Celli and colleagues 59 performed a meta-analysis (funded by Boehringer Ingelheim and Pfizer) of cardiovascular safety of tiotropium in patients with COPD. These results complement the prospectively obtained UPLIFT safety data confirming tiotropium's cardiovascular safety. They included data from all randomized, double-blind, parallel-group, placebo-controlled trials of tiotropium of at least 4 weeks duration of patients ≥40 years with spirometry confirmed COPD. Incidence ratios (IR) for all patients and rate ratios (RR) for tiotropium/placebo were calculated.
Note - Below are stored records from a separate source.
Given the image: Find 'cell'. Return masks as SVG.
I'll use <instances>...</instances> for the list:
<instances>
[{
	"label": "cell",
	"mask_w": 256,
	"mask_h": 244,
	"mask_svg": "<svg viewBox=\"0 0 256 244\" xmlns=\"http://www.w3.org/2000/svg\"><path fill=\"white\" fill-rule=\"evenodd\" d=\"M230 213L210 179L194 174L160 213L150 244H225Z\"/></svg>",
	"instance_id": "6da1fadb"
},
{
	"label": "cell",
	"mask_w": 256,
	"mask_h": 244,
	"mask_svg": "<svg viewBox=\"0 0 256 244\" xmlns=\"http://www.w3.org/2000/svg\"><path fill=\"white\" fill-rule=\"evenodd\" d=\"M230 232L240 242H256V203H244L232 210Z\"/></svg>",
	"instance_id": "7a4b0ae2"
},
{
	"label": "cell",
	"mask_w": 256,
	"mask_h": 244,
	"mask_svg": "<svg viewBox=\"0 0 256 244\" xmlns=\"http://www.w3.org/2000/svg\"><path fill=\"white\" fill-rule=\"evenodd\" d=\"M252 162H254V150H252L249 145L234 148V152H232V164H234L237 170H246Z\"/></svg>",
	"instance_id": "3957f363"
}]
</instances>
End points included all cause mortality and selected cardiovascular events including a composite CV endpoint of CV deaths, non-fatal myocardial infarction, non-fatal stroke, and sudden death. 19,545 patients were randomized, 10,846 tiotropium, from 30 trials with mean FEV1 = 41% ± 14%, age 65 ± 9, male = 76%.
Incidence of all cause mortality was lower in tiotropium patients vs. placebo. There were 953 fatal cases (5%). The risk of death was approximately 12% less in the tiotropium group. The IR was 3.44 (tiotropium) vs. 4.10 (placebo) per 100 patient-years [RR (95% CI) = 0.88 (0.77,0.999)]. The incidence of cardiovascular morbidity and mortality was lower in tiotropium patients. The IR for the composite CV endpoint was 2.15 vs. 2.67 per 100 patient years [RR (95% CI) = 0.83 (0.071–0.98)]. Incidence of myocardial infarction and stroke were no different in tiotropium vs. placebo [RR (95% CI) = 0.78 (0.59,1.02) and 1.03 (0.79,1.35)]. Incidence of cardiac failure was lower in tiotropium treated patients [RR (95% CI) = 0.82 (0.69,0.98)]. 59
Conclusion
Inhaled tiotropium bromide is an important, safe and effective drug in the treatment of moderate to severe stable COPD. Tiotropium's pharmacokinetic properties permit convenient daily dosing, functionally selective M1 and M3 receptor antagonism and superior predose trough and mean lung function compared to ipratropium. Tiotropium has repeatedly shown improvement in lung function, exercise tolerance, dyspnea, health related quality of life and reduction of AECOPD. The US FDA recently granted a new tiotropium indication to reduce COPD exacerbations. Tiotropium is not associated with increased stroke or cardiovascular morbidity. Prespecified subgroup analysis of GOLD Stage 2 COPD patients in the 4 year UPLIFT trial demonstrated tiotropium's association with a small but statistically significant reduction in annual loss of FEV1. These data may suggest a future role for earlier use of tiotropium in more mild COPD.
Disclosures
This manuscript has been read and approved by all authors. This paper is unique and is not under consideration by any other publication and has not been published elsewhere. The authors report no conflicts of interest.